Compared with prior art, supercritical fluid is utilized to carry out quick intercalation to graphite; Be in due course and active carbon is sent in supercritical fluid, re-activation is carried out to active carbon; Multiply supercritical fluid is injected in high-temperature pressure pyrolysis oven to intersect to spray mode simultaneously, expanded graphite make intercalation under high-voltage high-speed pressure release and high-temperature hot environment double action after is peeled off fast, and multiphase flow to spray process in realize the real-time high-efficiency compound of Graphene and super-activated carbon, thus avoid in conventional complex method the scattering problem again using graphene powder.The technology of the present invention can make Graphene form uniform network structure in the composite, give full play of the characteristics such as the conduction of Graphene excellence, heat conduction, high surface, and then significantly improve conduction, the heat conductivility of active carbon, effectively enhance the specific area of active carbon.Novel graphite alkene/the absorbent charcoal composite material utilizing the method to prepare especially is suitable as the electrode material of ultracapacitor, will effectively improve the comprehensive of ultracapacitor.
Embodiment
Below in conjunction with specific embodiment, the present invention is described in detail.
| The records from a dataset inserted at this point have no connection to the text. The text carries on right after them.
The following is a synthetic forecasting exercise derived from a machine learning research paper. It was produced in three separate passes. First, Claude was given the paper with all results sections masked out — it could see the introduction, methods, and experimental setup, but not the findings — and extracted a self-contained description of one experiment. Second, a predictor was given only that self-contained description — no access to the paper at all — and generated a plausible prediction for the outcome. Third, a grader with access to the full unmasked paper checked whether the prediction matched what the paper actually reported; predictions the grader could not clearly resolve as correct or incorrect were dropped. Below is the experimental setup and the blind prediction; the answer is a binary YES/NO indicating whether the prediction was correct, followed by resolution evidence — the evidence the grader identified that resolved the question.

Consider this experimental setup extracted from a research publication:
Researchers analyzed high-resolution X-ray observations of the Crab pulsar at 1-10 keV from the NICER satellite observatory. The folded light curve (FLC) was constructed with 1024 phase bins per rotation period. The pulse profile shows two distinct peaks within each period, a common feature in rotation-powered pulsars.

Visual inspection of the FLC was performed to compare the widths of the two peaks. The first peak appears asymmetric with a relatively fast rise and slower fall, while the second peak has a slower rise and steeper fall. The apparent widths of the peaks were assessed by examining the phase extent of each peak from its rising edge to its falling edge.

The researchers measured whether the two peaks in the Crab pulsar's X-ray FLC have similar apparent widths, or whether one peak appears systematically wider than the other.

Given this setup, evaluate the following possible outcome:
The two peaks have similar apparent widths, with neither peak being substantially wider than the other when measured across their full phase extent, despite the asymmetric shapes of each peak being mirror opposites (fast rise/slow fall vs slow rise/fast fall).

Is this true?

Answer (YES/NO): NO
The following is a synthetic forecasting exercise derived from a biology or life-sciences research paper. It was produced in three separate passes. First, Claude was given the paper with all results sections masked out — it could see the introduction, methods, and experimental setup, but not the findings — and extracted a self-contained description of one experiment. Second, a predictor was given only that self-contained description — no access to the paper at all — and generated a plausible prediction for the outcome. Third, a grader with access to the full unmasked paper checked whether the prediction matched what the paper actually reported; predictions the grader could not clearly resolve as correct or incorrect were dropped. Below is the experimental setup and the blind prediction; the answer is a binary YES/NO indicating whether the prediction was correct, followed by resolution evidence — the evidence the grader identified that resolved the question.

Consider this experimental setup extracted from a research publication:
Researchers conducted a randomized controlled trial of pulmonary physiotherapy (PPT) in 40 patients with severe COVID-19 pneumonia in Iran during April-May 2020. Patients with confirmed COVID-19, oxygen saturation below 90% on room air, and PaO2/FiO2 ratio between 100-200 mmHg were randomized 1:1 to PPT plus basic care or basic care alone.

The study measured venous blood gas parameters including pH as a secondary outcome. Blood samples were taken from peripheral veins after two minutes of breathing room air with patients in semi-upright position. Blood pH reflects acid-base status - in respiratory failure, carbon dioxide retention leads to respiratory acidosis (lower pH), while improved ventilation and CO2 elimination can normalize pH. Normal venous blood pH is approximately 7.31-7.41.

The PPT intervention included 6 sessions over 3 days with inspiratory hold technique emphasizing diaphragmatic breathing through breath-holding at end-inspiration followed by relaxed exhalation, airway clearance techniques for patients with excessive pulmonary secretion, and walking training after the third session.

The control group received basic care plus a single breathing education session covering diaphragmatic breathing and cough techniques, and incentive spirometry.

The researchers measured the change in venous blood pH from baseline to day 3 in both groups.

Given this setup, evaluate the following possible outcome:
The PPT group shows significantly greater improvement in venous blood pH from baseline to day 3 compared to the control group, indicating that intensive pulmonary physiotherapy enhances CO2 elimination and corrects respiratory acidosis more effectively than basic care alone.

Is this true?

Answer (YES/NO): NO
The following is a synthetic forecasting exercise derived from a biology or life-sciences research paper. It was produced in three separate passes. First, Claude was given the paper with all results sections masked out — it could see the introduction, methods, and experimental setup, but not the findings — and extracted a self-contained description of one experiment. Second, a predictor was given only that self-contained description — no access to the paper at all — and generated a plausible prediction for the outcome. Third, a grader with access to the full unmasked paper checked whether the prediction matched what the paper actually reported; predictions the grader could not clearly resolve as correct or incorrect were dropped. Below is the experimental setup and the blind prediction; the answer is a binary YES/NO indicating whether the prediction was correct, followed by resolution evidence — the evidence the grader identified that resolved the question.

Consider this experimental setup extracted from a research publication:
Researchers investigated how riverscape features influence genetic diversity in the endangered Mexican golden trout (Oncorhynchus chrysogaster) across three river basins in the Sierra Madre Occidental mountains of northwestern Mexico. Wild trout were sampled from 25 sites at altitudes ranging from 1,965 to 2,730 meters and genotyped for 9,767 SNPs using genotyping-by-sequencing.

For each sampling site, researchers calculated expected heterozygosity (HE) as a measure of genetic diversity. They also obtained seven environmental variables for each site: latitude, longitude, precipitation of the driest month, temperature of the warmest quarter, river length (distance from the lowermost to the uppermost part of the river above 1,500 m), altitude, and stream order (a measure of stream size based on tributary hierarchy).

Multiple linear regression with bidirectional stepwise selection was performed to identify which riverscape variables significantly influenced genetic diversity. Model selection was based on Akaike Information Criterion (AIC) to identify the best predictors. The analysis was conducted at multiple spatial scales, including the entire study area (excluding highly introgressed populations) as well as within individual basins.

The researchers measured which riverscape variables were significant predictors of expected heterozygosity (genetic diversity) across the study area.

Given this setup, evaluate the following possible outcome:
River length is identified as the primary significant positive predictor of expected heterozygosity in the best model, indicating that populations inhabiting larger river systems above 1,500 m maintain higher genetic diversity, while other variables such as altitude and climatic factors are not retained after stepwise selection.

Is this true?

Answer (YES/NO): NO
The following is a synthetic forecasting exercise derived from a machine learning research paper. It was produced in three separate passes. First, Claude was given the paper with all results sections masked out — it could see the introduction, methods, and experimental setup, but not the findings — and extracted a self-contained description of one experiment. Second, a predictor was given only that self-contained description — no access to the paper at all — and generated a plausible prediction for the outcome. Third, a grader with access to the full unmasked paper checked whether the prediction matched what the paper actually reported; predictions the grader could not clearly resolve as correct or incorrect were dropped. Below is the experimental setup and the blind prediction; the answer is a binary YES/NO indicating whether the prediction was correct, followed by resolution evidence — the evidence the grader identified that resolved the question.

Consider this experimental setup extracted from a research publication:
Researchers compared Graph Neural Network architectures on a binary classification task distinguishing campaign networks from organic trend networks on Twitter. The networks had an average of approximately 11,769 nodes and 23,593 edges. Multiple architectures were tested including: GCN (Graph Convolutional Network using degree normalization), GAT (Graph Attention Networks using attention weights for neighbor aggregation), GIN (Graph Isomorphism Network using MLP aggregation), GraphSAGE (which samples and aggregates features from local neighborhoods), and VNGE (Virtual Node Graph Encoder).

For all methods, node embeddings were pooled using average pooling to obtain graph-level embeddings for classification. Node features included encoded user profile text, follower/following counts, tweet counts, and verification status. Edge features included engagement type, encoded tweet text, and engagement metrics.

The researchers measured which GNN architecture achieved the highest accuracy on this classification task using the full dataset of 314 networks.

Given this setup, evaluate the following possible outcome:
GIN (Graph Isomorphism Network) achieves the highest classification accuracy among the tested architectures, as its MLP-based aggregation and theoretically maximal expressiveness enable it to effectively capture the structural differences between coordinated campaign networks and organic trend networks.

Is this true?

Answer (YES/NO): NO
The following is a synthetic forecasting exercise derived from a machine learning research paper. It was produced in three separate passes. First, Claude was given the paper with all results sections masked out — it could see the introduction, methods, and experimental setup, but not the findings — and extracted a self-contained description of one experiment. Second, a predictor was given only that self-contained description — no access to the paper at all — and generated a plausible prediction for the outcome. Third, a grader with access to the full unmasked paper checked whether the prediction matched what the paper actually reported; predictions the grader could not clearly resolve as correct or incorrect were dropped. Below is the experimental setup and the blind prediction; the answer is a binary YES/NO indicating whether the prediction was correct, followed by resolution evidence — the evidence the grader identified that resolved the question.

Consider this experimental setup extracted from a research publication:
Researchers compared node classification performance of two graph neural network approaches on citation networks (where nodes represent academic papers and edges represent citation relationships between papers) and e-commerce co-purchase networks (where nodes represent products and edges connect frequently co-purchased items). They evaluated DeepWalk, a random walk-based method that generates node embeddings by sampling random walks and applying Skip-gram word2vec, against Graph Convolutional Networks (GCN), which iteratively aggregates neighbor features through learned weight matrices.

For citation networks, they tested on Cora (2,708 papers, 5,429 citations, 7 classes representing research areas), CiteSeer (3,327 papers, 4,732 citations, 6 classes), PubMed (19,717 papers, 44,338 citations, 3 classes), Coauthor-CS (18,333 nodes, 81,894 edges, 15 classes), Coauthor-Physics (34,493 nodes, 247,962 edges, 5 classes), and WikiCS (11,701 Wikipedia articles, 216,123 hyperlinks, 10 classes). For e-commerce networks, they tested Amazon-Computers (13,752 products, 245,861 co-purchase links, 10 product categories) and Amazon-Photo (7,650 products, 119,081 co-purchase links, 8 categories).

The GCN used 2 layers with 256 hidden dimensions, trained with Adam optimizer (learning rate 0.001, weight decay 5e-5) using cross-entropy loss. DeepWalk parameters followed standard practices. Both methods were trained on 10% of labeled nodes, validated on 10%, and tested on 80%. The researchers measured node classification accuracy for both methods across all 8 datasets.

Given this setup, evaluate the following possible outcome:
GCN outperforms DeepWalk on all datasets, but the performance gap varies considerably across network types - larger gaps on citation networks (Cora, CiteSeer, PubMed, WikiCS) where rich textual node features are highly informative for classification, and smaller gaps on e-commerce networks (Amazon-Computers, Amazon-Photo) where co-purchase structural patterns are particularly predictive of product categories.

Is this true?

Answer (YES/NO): NO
Supercritical fluid is utilized to realize the method for Graphene In-situ reaction active carbon, supercritical fluid is utilized to carry out intercalation to graphite, then active carbon is added, supercritical fluid is utilized to carry out re-activation to active carbon and after fully mixing with the expanded graphite after intercalation, with single-point or multiple spot, the form to spray is ejected in high-temperature pressure pyrolysis oven mixed material, expanded graphite after quick pressure releasing and high-temperature hot environment make intercalation is able to peel off fast for Graphene, Graphene in the course of injection of multiphase flow with re-activation after the real-time compound of active carbon, prepare Graphene finely dispersed composite material in re-activation active carbon, above-mentioned is to the method brief description, the method specifically adopts following steps:
(1) graphite powder and solvent are uniformly mixed in a reservoir, the ratio of graphite powder weight and solvent volume is 1 ~ 100kg/m
3in this step, graphite powder is adopted to be natural graphite powder or expanded graphite powder, solvent comprises inorganic solvent or organic solvent, one or more can be selected, organic solvent includes but not limited to Ergol, 1-METHYLPYRROLIDONE, dimethylacetylamide, DMI, NVP, 1-dodecyl-2-Pyrrolidone, dimethyl formamide, dimethyl sulfoxide (DMSO), N-octyl group-2-Pyrrolidone, oxolane, acetonitrile.Described inorganic solvent comprises CO
2, H
2o, methyl alcohol, methane, ethanol, ethane, ethene, propane, acetone, propylene, isopropyl alcohol, ammonia, cyclohexane.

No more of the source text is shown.